* _TASK BRIEF_: Locate each line in the data below that contains the word "door" and reproduce every such line in full.
--- SUPPLIED RECORDS ---
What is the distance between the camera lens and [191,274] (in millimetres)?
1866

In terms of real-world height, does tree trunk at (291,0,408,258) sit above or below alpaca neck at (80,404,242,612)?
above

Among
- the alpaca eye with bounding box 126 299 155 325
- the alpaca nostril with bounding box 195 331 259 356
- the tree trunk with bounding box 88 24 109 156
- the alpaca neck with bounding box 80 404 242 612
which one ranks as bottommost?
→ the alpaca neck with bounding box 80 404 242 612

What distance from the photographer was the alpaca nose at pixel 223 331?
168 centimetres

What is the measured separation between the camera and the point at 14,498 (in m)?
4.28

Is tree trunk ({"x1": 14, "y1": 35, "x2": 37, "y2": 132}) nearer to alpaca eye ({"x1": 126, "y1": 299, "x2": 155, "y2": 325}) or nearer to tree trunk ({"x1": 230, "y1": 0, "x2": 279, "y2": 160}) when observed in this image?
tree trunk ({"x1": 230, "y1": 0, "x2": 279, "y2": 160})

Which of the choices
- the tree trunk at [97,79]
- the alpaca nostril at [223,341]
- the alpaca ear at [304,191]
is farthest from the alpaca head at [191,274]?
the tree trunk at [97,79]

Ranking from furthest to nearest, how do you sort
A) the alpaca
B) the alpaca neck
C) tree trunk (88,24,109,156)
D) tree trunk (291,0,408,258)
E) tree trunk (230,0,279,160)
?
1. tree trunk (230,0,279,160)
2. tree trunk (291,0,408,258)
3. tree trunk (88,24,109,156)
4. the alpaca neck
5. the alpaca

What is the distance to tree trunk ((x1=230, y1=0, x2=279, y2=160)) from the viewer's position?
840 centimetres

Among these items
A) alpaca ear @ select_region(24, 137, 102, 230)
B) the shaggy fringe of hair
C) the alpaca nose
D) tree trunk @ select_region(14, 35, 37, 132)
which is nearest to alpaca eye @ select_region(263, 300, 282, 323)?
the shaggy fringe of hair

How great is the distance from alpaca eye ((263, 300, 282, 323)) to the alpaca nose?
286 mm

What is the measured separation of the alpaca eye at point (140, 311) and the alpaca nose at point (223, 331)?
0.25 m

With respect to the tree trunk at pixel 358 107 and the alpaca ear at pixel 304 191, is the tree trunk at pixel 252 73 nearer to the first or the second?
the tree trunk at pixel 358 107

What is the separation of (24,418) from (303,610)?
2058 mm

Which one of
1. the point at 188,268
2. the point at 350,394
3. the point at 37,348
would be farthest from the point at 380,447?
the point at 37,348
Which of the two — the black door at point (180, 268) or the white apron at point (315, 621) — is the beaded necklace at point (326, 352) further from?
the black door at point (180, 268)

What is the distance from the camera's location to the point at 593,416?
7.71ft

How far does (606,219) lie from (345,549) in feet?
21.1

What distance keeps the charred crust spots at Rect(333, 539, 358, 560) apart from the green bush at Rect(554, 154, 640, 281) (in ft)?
---
* _CORRECT ANSWER_:
Which of the two — the black door at point (180, 268) or the white apron at point (315, 621) — is the beaded necklace at point (326, 352) further from?
the black door at point (180, 268)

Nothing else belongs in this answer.